====== Study text
Rub-a-Dub-Dub

May 28, 2012

Rub-a-Dub-Dub

May 28, 2012

Ever seen honey bees engaging in washboarding? 

It's a behavior so named because they look as if they're scrubbing clothes on a washboard or scrubbing their home.

It occurs near the entrance of the hive and only with worker bees. They go back and forth, back and forth, a kind of rocking movement. No one knows why they do it. It's one of those unexplained behaviors they've probably been doing for millions of years.

Bee breeder-geneticist Susan Cobey of the University of California, Davis and Washington State University, has witnessed washboarding scores of times. Last week the unusual behavior occurred on two of her hives at the Harry H. Laidlaw Jr. Honey Bee Research Facility at UC Davis. She hypothesizes that these bees are in the "unemployment line." It's a time when foraging isn't so good, so these bees are "sweeping the porch" for something to do, she speculates.
============
====== Data below
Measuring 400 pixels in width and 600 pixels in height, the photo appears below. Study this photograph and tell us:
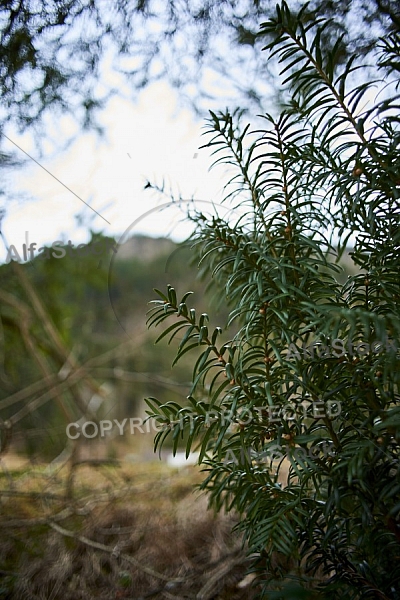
============
Problems to solve:
a – Decide whether each statement agrees with the washboarding text, answering yes or no and quoting the deciding words: (i) washboarding is seen only in worker bees; (ii) researchers have determined the cause of washboarding; (iii) Susan Cobey saw the behavior last week on two of her hives.
b – According to the washboarding text, why does the behavior have the name "washboarding"? Answer in one to three sentences.
The data that accompany the washboarding text are separate material.

Answers to each task:
a –
(i) Yes: "It occurs near the entrance of the hive and only with worker bees."
(ii) No: "No one knows why they do it."
(iii) Yes: "Last week the unusual behavior occurred on two of her hives at the Harry H. Laidlaw Jr. Honey Bee Research Facility at UC Davis."

b – The behavior has that name because the bees look as if they are scrubbing clothes on a washboard or scrubbing their home.